Crossposted from UN Women.
It is 5 a.m. when the alarm clock rings at Thaiza Vitória da Silva’s home in Anchieta, a neighbourhood in northern Rio de Janeiro, Brazil. The sun hasn’t risen, but the 15-year-old handball player is already up and getting dressed. She walks to the bus station with her father Marcos and her little sister Thais Maria.
When the bus arrives, the two girls say goodbye to their father and start a one-hour ride to Santa Monica Educational Centre, a private school with a strong sport tradition. The sisters haven't always studied there. Thaiza started her formal education in a lower quality public school because her family couldn't afford a private education.

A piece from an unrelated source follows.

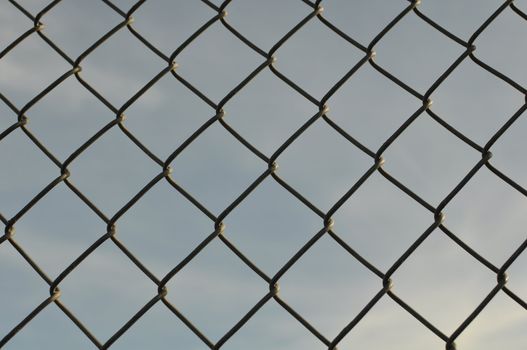 Chain Link Fence Background with Blue Sky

It was her outstanding performance as a handball player that earned her an athletic scholarship to study at Santa Monica. Inspired by Thaiza, her sister too plays handball and has been awarded a scholarship to study at Santa Monica. To keep the scholarship, Thaiza must maintain high grades in other subjects, in addition to being a good athlete. Thaiza enjoys the endeavors. “I’ve learned that being a leader is not about bossing around, but being able to become an example and listen to others,” she says.
After classes end for the day, Thaiza takes off to the Olympic Villa of Mato Alto in Jacarepaguá, a neighbourhood in the west of Rio de Janeiro. It is one of 22 public spaces with free sport facilities managed by the municipality.
From 3 to 5 p.m., she practices handball. Once a week she starts her training an hour late so she can join 20 other girl athletes to participate in the ‘One Win Leads to Another’ workshops. The workshops are part of a joint programme by UN Women and the International Olympic Committee in partnership with the organization Women Win.
The workshops offer a safe space for the girls to talk about gender inequalities, to work on their self-esteem and leadership skills, to learn about their bodies and health, to gain financial literacy and knowledge on how to access public services if they experience gender-based violence.
Myriam Romi, one of the 50 facilitators in the programme, says the workshops have helped Thaiza, who used to be a shy and introspective girl, to express herself with more confidence and build her own identity.
On the court, Thaiza has always been determined, focused and strong. She runs, jumps, laughs, shouts, insists on fairness from referees, and cheers her team on to victory. Through the programme, she is now expanding this energy to other areas of her life.
During the Torch Relay for the 2016 Rio Olympic Games, Thaiza has a very important duty. She’s excited to be carrying the torch representing the 400 girls currently participating in the ‘One Win Leads to Another’ programme. “There is a new path of opportunities opening in my life, in our lives,” she says.